We’ll now plot the forecast for each cutoff period.

import matplotlib.pyplot as plt
def plot_cv(df, df_cv, uid, fname, last_n=24 * 14):
    cutoffs = df_cv.query('unique_id == @uid')['cutoff'].unique()
    fig, ax = plt.subplots(nrows=len(cutoffs), ncols=1, figsize=(14, 6), gridspec_kw=dict(hspace=0.8))
    for cutoff, axi in zip(cutoffs, ax.flat):
        df.query('unique_id == @uid').tail(last_n).set_index('ds').plot(ax=axi, title=uid, y='y')
        df_cv.query('unique_id == @uid & cutoff == @cutoff').set_index('ds').plot(ax=axi, title=uid, y='LGBMRegressor')
    fig.savefig(fname, bbox_inches='tight')
    plt.close()
plot_cv(Y_df, crossvalidation_df, 'H1', '../../figs/cross_validation__predictions.png')

Notice that in each cutoff period, we generated a forecast for the next 24 hours using only the data y before said period.

Evaluate results

We can now compute the accuracy of the forecast using an appropiate accuracy metric. Here we’ll use the Root Mean Squared Error (RMSE). To do this, we can use utilsforecast, a Python library developed by Nixtla that includes a function to compute the RMSE.

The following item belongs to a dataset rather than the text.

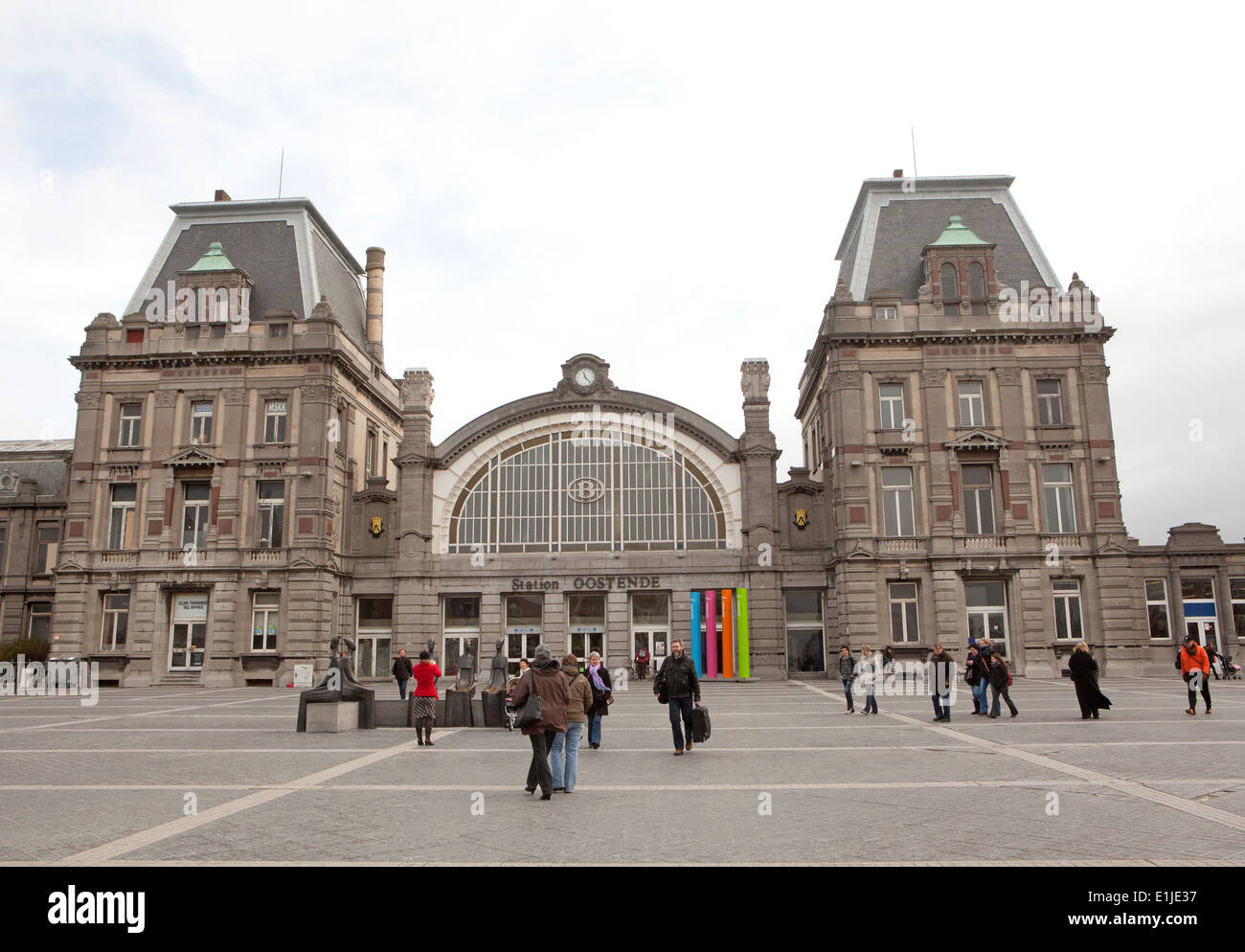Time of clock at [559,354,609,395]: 11:23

from utilsforecast.losses import rmse

We’ll compute the rmse per time series and cutoff. To do this we’ll concatenate the id and the cutoff columns, then we will take the mean of the results.

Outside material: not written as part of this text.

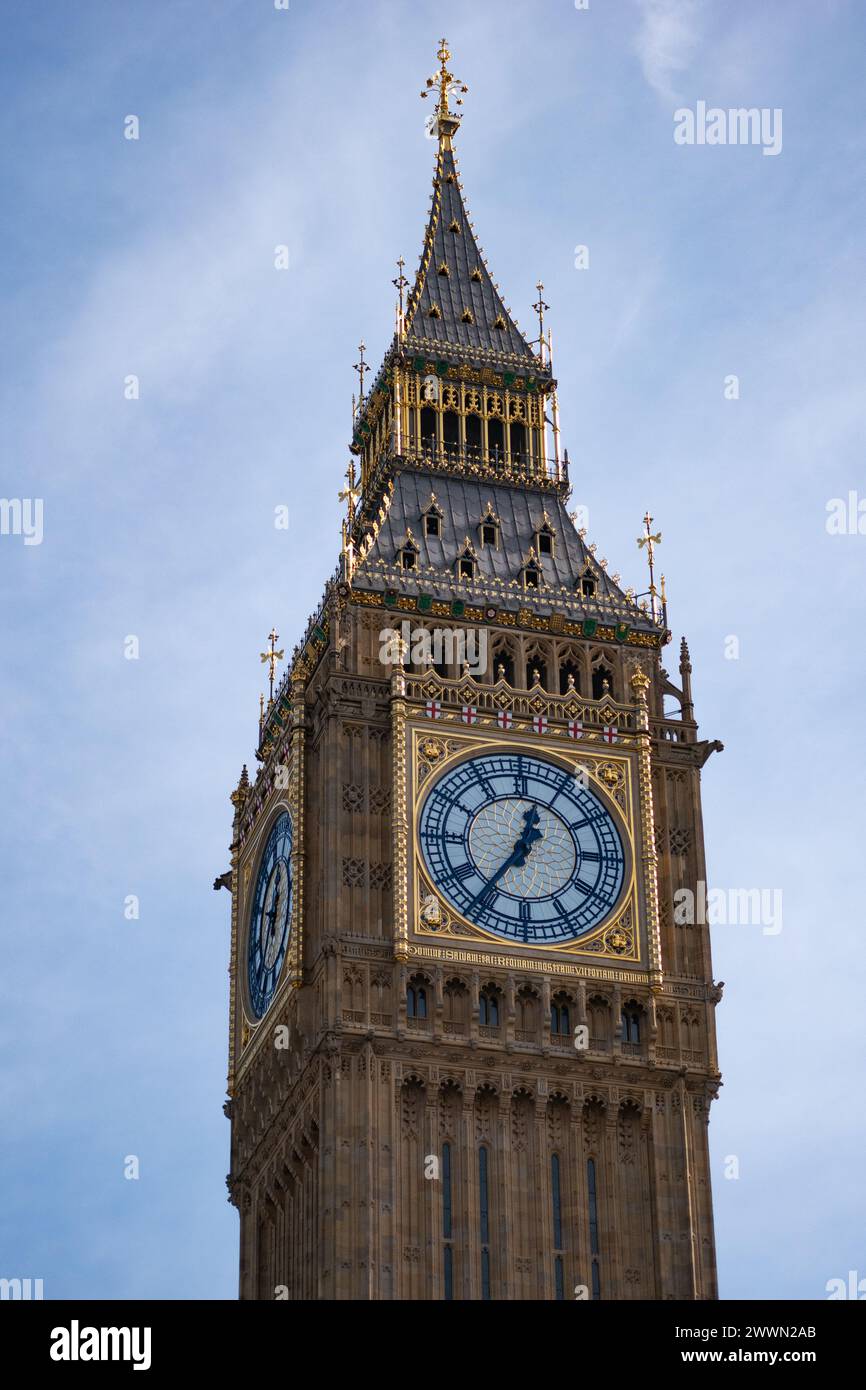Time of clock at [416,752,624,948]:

crossvalidation_df['id_cutoff'] = crossvalidation_df['unique_id'] + '_' + crossvalidation_df['cutoff'].astype(str)
cv_rmse = rmse(crossvalidation_df, models=['LGBMRegressor'], id_col='id_cutoff')['LGBMRegressor'].mean()
print("RMSE using cross-validation: ", cv_rmse)
RMSE using cross-validation:  249.90517171185527

This measure should better reflect the predictive abilities of our model, since it used different time periods to test its accuracy.

References

Rob J. Hyndman and George Athanasopoulos (2018). “Forecasting principles and practice, Time series cross-validation”.